Five of the Best is a weekly series about the bits of games we overlook. I'm talking about potions, hubs, bags, mountains, anything really - but things we ignore at the time. Then, years later, we find they're cemented in our memory, inseparable from our experience of the game. Turns out they were important after all. So now we're celebrating them.

Five of the Best works like this. Various Eurogamer writers will share their memories in the article and then you - probably outraged we didn't include the thing you're thinking of - can share the thing you're thinking of in the comments below. We've had some great discussions in our other Five of the Best pieces. Some of you have memories like elephants!

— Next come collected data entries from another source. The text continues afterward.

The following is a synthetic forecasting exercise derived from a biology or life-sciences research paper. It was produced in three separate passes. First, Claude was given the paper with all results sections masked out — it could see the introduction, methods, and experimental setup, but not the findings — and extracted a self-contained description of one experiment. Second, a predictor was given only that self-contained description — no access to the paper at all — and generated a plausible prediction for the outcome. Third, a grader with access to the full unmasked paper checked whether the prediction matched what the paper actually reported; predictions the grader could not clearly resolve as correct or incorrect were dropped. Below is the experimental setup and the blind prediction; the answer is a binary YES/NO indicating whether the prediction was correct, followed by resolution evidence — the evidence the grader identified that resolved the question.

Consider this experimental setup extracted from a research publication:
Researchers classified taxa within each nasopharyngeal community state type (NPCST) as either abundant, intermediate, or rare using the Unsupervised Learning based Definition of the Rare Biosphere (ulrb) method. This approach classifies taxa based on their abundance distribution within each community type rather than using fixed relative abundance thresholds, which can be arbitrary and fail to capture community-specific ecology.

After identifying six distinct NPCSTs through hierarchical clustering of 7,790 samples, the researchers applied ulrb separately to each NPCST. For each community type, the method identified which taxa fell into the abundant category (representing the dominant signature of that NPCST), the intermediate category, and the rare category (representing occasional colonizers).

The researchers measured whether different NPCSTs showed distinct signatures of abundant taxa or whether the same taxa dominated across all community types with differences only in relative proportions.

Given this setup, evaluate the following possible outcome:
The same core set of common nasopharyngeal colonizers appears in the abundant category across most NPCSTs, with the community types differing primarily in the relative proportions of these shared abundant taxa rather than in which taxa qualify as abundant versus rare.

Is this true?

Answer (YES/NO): NO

Today's Five of the Best...


Friends: it's at times like these we need them, phoning up, checking in, sending us silly pictures to make us smile. Friends are a very good thing. And the characters we play in games have friends too, unless they're monsters - do monsters have friends? - always there to help them out and encourage them along. In our adventures, as in our lives, it's friends who make the journey worthwhile, so let's give them the cheer they deserve.

Midna

Midna makes it very clear when you first meet her she doesn't want to be Link's friend. Unlike Navi who just wanted you to listen, Midna belittles Link, takes on the form of his kidnapped friends to mock him, and is open with the fact she's only helping him because she gets something out of it.

Yet as much as the narrative in Twilight Princess follows the typical Zelda structure of good overthrowing evil, it's also about the developing friendship between two very different people from very different worlds. Experiencing this relationship through Link's eyes, you witness the subtle beginning, where Midna's true feelings manage to slip through her persona, to the defining moments like when you save her life. Gradually the image of Midna as a potentially backstabbing imp erodes away and you see her for who she truly is: an overthrown leader desperately trying to find a way to save her people.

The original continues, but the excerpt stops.